By any means, the code performed 100 millions of (hopefully) dependent operations in 1/45 sec, and it's really strange to do what at 2 GHz.
My own measurement on i7-8665 (taskman reports base freq of 2.1 and current freqs up to ~4 GHz):
====
Time: 0.026001 s, CPU freq 3.85 GHz; RDTSC result: 2.08 Ghz
====
Note that the time is different by 18% while RDTSC-measured freqs differ only by a few percents. I.e. according to RDTSC, our CPUs spent different amount of cpu cycles performing the same, cache-local code. Moreover, on my own CPU we can get pretty different results:
====
D:\Downloads\003>1.exe
Time: 0.027003 s, CPU freq 3.70 GHz; RDTSC result: 2.10 Ghz
> My best bet is that 2 GHz is base freq of your CPU, since it's what RDTSC measures
Actually its the idle freq of my cpu.
> measuring the CURRENT frequency of the CORE executing this code
TSC does exactly that - its per-core and it increments at actual current clock speed.

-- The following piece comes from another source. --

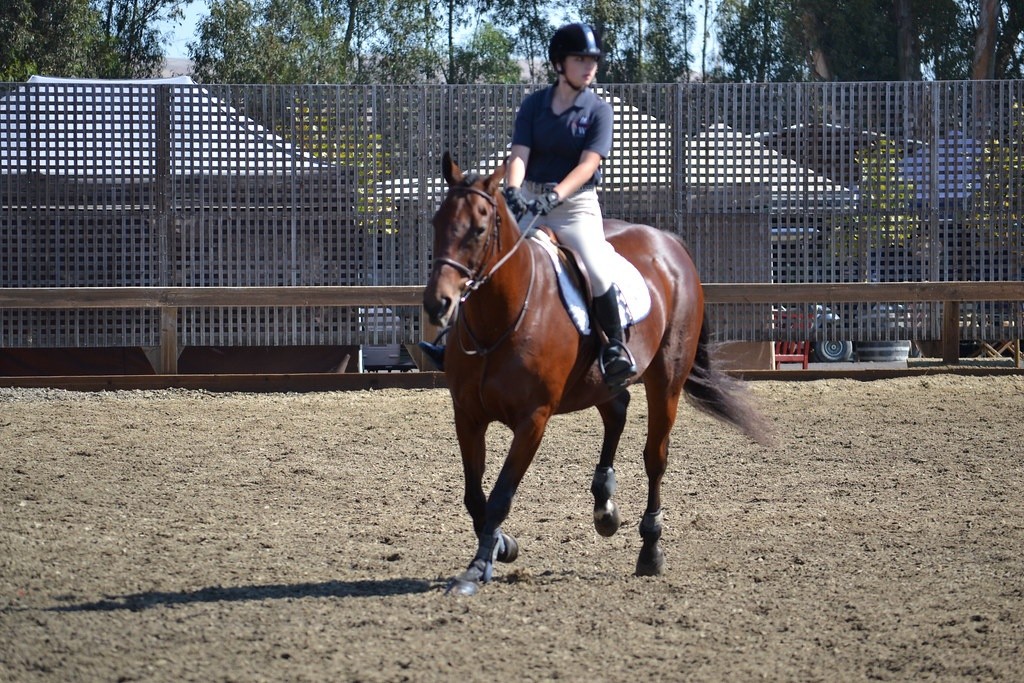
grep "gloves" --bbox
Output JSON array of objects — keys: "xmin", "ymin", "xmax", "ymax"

Turbo tricks make it hard to use for time measurement, but its still the perfect
tool for measurement of cpu clocks taken by some code - by design.
Also TSC equivalents exist on all modern architectures (including GPU) -
google benchmark header linked in my previous post includes TSC-like code
for ARM and PPC.
> If you can disclose your CPU model, we can check my assumption.
Its 7820X.
> By any means, the code performed 100 millions of (hopefully) dependent operations in 1/45 sec,
> and it's really strange to do what at 2 GHz.

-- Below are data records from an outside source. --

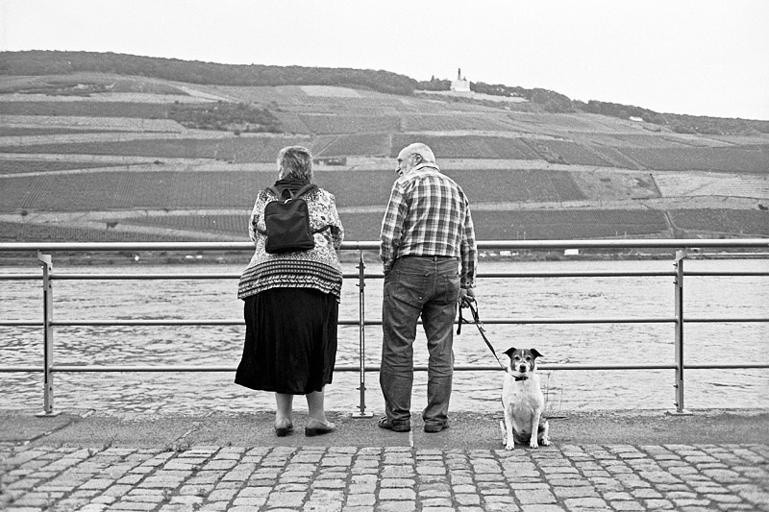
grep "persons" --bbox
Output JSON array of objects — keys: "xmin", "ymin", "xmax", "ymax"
[
  {"xmin": 234, "ymin": 145, "xmax": 346, "ymax": 437},
  {"xmin": 378, "ymin": 141, "xmax": 479, "ymax": 434}
]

Ok, I made a new version which measures clocks taken by _one_ instance of your code:
So I suspect that you underestimated the IPC in this case (I disabled HT).
> PS: I should try longer warm-up to reach maximum freq possible, or at least more stable one
Problem is, not all compression algorithms manage to warm up the cpu properly.
Also "warm up" with AVX2/AVX512 usage could reduce cpu freq rather than increasing it.